Em circunstâncias normais, um corte de juros emergencial teria sido suficiente para satisfazer Wall Street. Mas estamos vivendo tempos extraordinários; por isso, até mesmo dois cortes não previstos pelo Fed não deram resultado, nem para as ações e nem para o ouro.
Mas, na segunda-feira, também ocorreu outro fato que deveria ter dado alegria aos investidores do ouro. Foi o anúncio de Donald Trump, que reconheceu, pela primeira vez, que os Estados Unidos “podem” entrar em recessão por causa da crise do coronavírus, colocando um fim em quase 11 anos de crescimento recorde.
Durante seu mandato, o presidente americano ficou conhecido por falar com empolgação do mercado de ações, mesmo em momentos suspeitos, como nos primeiros dias da pandemia.
Por isso, ouvir diretamente dele que os EUA podem ter dois trimestres seguidos ou mais de declínio econômico – o que tecnicamente constitui uma recessão – foi algo bastante relevante.
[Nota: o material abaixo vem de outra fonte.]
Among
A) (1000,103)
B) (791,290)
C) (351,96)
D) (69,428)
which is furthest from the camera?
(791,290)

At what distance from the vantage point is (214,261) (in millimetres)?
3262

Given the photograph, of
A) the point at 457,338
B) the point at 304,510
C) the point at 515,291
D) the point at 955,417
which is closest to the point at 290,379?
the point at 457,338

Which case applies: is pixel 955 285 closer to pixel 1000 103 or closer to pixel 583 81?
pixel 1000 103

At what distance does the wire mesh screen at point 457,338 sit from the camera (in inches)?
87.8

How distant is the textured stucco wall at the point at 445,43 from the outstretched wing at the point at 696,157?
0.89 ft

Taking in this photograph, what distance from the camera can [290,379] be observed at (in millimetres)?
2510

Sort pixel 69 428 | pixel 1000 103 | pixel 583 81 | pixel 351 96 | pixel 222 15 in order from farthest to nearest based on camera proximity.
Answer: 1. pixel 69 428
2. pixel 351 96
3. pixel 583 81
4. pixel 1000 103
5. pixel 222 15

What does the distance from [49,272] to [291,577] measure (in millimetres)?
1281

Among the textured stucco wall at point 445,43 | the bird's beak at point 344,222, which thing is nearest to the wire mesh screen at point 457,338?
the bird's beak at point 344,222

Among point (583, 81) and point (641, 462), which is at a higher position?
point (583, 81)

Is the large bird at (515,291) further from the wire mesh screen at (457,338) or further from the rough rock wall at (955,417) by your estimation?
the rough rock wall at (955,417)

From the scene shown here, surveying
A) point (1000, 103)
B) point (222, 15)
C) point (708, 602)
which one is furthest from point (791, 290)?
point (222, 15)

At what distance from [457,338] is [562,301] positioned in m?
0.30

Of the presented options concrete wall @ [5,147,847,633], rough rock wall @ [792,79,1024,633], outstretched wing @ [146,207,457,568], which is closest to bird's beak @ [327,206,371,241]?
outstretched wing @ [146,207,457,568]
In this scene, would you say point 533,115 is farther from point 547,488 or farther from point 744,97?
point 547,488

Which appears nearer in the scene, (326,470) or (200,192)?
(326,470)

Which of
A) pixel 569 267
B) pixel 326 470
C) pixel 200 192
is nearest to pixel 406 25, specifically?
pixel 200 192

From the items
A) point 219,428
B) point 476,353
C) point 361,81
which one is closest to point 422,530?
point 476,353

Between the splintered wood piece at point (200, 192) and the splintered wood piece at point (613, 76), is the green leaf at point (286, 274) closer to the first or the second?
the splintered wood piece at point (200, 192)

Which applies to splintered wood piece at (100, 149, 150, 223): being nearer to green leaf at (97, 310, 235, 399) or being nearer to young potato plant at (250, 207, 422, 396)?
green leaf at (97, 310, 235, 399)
Wall Street afundou ainda mais no fechamento de segunda-feira, após a declaração de Trump no informativo diário sobre o Covid-19, fazendo com que o Dow Jones tivesse seu pior dia da história, com uma desvalorização de 3.000 pontos.
O ouro também se desvalorizou bastante na semana passada, com os futuros do metal caindo sem cerimônia das máximas de sete anos acima de US$ 1.704 por onça, fechando a US$ 1.486,50 na segunda-feira. O metal precioso acabou retornando para o território dos US$ 1.500 após o horário regular do pregão na segunda, mas perdeu seu suporte novamente na sessão asiática de terça-feira.
Uma “recessão” significará alguma coisa para o ouro?
Se os eventos da semana passada servirem de indicação, a permanência do ouro na máxima dos US$ 1.400 também pode ser tênue. Portanto, vale a pena perguntar se o reconhecimento de Trump de uma possível recessão pode mudar o prognóstico do metal amarelo, já que nem o estímulo superturbinado do Federal Reserve foi capaz de dar resultado.
Trata-se de uma questão válida para qualquer posicionamento no ouro, uma vez que a declaração de Trump foi a principal notícia do mercado, além do fracasso fragoroso do Fed no seu corte de um ponto percentual na taxa de juros e promessa de compra de títulos na ordem de US$ 700 bilhões, perdendo apenas para a épica queda no Dow Jones.
A resposta curta para essa questão agora é “não”, mas pode ser que ela mude com o tempo.
Como a maioria dos participantes do mercado já percebeu, o que está acontecendo com o ouro neste momento não faz sentido sequer do ponto de vista dos fundamentos. Na condição de porto seguro por excelência – ao lado dos títulos do Tesouro americano, evidentemente –, o ouro deveria estar a US$ 1.800 por onça, talvez até registrando uma nova máxima recorde acima de US$ 1.900, em razão da grande incerteza gerada pelo Covid-19 em praticamente todos os setores.
Em vez disso, considerando seu valor relativo – vis-à-vis o Dow, que já perdeu quase 30% no ano, o ouro se desvalorizou apenas 3% – o metal amarelo se tornou o “caixa eletrônico” para quem sofreu perdas ou teve que aumentar as margens nas ações. A superliquidez do mercado de ouro se tornou, ao mesmo tempo, uma dádiva e uma maldição para o metal, já que ele passou a ser alvo de vendas até nas menores correções.
Próxima mínima pode levar o ouro para baixo de US$ 1.450 ou, até, de US$ 1.400
Com base nos gráficos, se os futuros do ouro perderem a mínima de novembro a US$ 1.447,10 – que está a apenas US$ 40 de distância – a próxima mínima a ser defendida estaria a US$ 1.382,80, cravada em julho passado.
Considerando a posição do mercado neste momento, a distância para esse alvo é de apenas US$ 100. No entanto, em razão da força da liquidação no ouro na semana passada, que atingiu o ritmo de um elevador em queda livre, tudo indica que os US$ 1.400 teriam uma defesa fraca.
Não sou o único com essa visão.
Jeffrey Halley, veterano de commodities na OANDA, tem um pensamento similar.
“Embora os fundamentos sejam quase gritantes no sentido de que o ouro deveria estar subindo, devemos respeitar o que os mercados e a ação dos preços estão nos dizendo”, escreveu Halley em uma nota na terça-feira.
O analista complementou:
“No entanto, estou vendo que o nível de suporte técnico de longo prazo a US$ 1.450 por onça foi bastante defendido no overnight, sendo inclusive a mínima do período. Os touros que ainda estiverem de pé podem querer usá-lo como ponto de partida para reentrar no mercado. Gostaria de ressaltar, no entanto, que um fechamento semanal abaixo desse nível implica perdas maiores abaixo dos US$ 1.400 por onça.”